Correr com dor por Samuel Corredoura
Sem sombra de dúvida que a corrida assume um papel importante na promoção de hábitos de vida saudáveis, não só pela sua difusão a nível mundial, como também pelo baixo dispêndio financeiro para quem a pratica de forma lúdica e recreativa, ou até mesmo competitiva. Para os praticantes regulares, é comum que apareçam algumas dores, quer musculares, quer articulares, com durações variadas, podendo prolongar-se no tempo indeterminadamente. Caracterizadas como “picadas”, “esticões”, “músculos presos”, “moinhas”, “rigidez”, etc, estes episódios são entendidos pelo sistema nervoso central como uma ameaça.
Segundo Wallwork et al. (2015), atualmente sabe-se que, estando intimamente unidos, embora sem diferenciação hierárquica, a dor gera alteração do controlo motor e consequentemente das habilidades requeridas pela atividade desportiva. Já em 1980, Winter demonstrou que quando uma articulação não contribui adequadamente na produção de força, as duas articulações mais próximas incrementarão a sua participação para compensar a articulação mais débil. Temos como exemplo um estudo de Castanharo et al. (2011), que demonstrou haver em situações de reconstrução do LCA alteração em 30% da potência da extremidade inferior, do joelho para a anca, no membro operado.
A nitidez, ou qualidade, com que cada músculo está representado no córtex motor será determinantemente influenciada e modulada pela nossa capacidade inconsciente de percecionar alterações mecânicas no mesmo que levem a um resultado de dor. Com esta modulação e entrada em modo de segurança do sistema nervoso central, terá de ser tido em conta que quanto maior o tempo em que aí permanecer, melhor seguirá fazendo essa mesma função, tornando-se mais sensível facilitando a sua relação com a dor (Moseley & Butler, 2015).
Hodges & Smeets (2015) explicam que quando, de alguma forma, a carga excede a tolerância do tecido, com um sistema nervoso sensibilizado, é criado um input nociceptivo, podendo gerar dor, lesão ou perceção de ameaça. Alterações de vários níveis no SNC ocorrerão, desencadeando alterações subtis ou mais pronunciadas no comportamento motor, gerando incongruência entre output motor e input sensorial. A curto prazo, resultará numa proteção pelo SNC da região lesada ou dolorosa, diminuição da atividade e stress, diminuição do movimento e diminuição do potencial de erro.

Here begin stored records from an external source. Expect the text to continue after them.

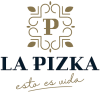 LA PIZKA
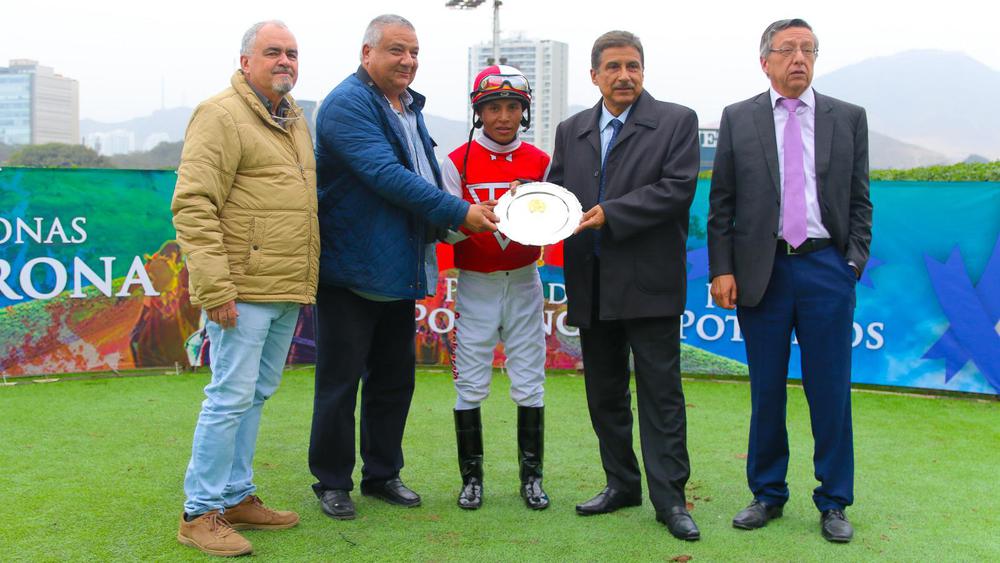 WhatsApp Image 2023-09-02 at 5.48.06 PM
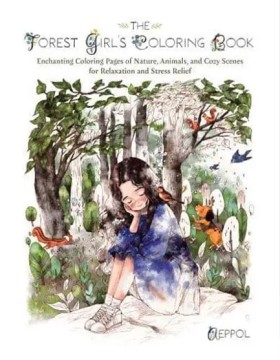 The Forest …
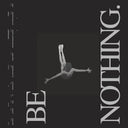 Pre-Order: Boston Manor - Be Nothing - 10 Year Anniversary [Metallic Silver]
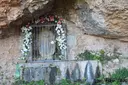 Cova de Sant Salvador - Miniatura 3, Horta de Sant Joan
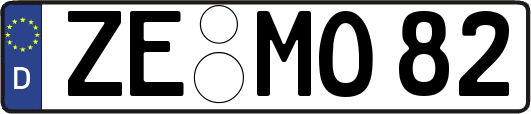 ZE-MO82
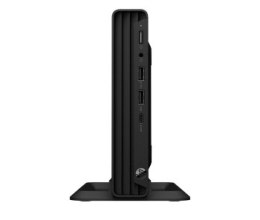 Komputer HP Pro 260 G9 Mini B6ZA7ET i5-1335U 8GB 256SSD W11Pro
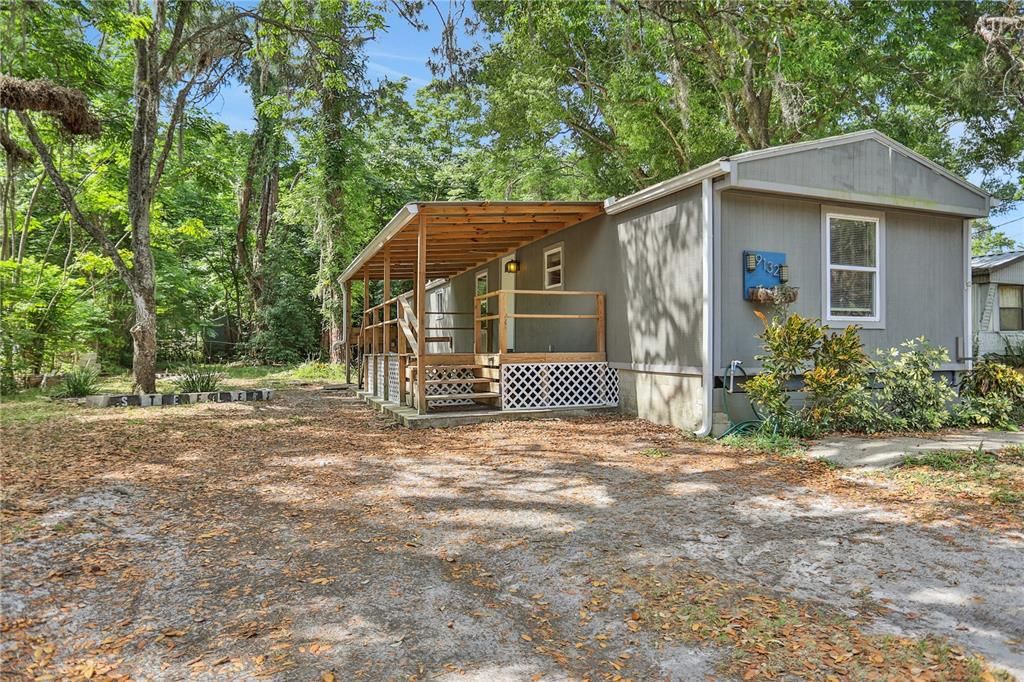 En Venta: $139,999 (4 camas, 3 baños, 924 Pies cuadrados)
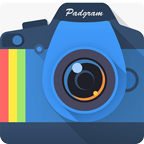 Phonegram-Instagram浏览器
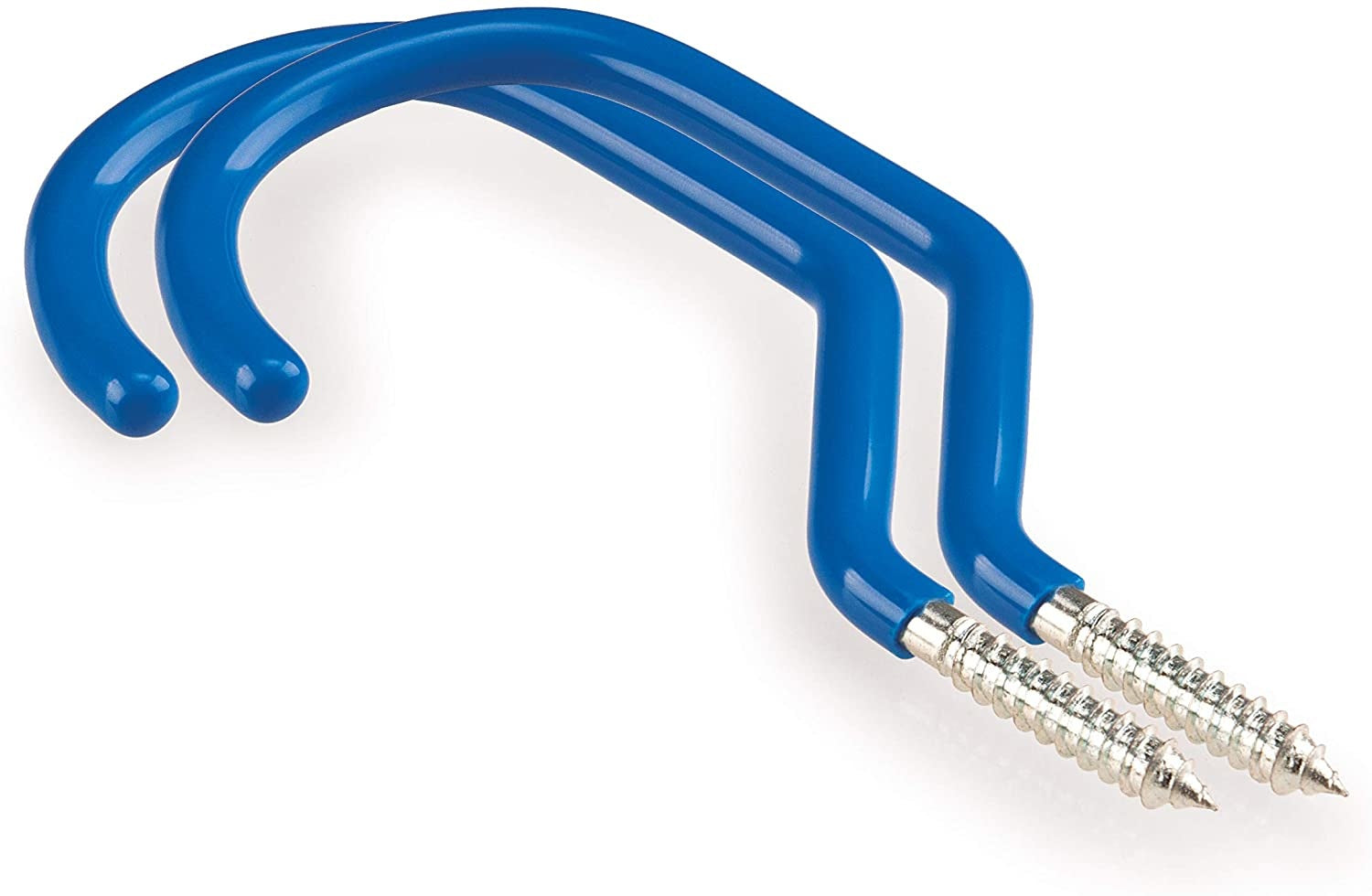 71tETxKOnML._AC_SL1500_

Por outro lado, a longo prazo terá as suas consequências, como o incremento do potencial de lesão e/ou provocação nociceptiva, incremento de carga, carga invariável, diminuição da capacidade de absorção e descondicionamento. Logicamente, neste último, a carga voltará a exceder a tolerância do tecido e a resposta voltará a ser este ciclo anteriormente descrito.
O “truque” será aprender como encontrar a linha entre fazer o suficiente para que o sistema se adapte, mas não tanto que desperte o sistema de proteção. Foco na segurança e criar contextos positivos de forma a baixar o sistema de alerta (Williams et al., 2012). Qualquer exercício criado, teste realizado pelo treinador ou fisioterapeuta, a comunicação com o desportista, etc., devem estabelecer segurança para o seu cérebro. A própria fadiga deve ser considerada como um output de proteção do sistema, que de certo modo despoleta uma sensação de perigo, sendo por isso necessário dosear muito bem os seus níveis. Mais cansaço após o treino não significa que se treinou melhor, assim como mais dor muscular no sentido de “no pain, no gain” também o colocam mais longe do resultado pretendido, afastando-o de uma melhoria de performance.
O treino de força, ao alcance dos treinadores devidamente qualificados em conhecimentos de biomecânica, fisiologia neural, muscular e articular, revela-se uma ferramenta de elevada eficácia na melhoria da representação cerebral dos músculos envolvidos na corrida. Cabe a estes agentes avaliar a individualidade de cada atleta, sabendo identificar as suas particularidades. Reconhecer assimetrias de força e de amplitudes voluntarias de movimento, criar exercícios adequados a estas mesmas particularidades, com perfis de resistência ajustados, respeitando os níveis de força que o atleta tem à partida, potenciando assim as suas capacidades de forma segura.
Desta forma, com as suas capacidades devidamente potenciadas em contextos positivos de estímulo e segurança, o atleta poderá experienciar novamente o prazer da sua corrida sem dor.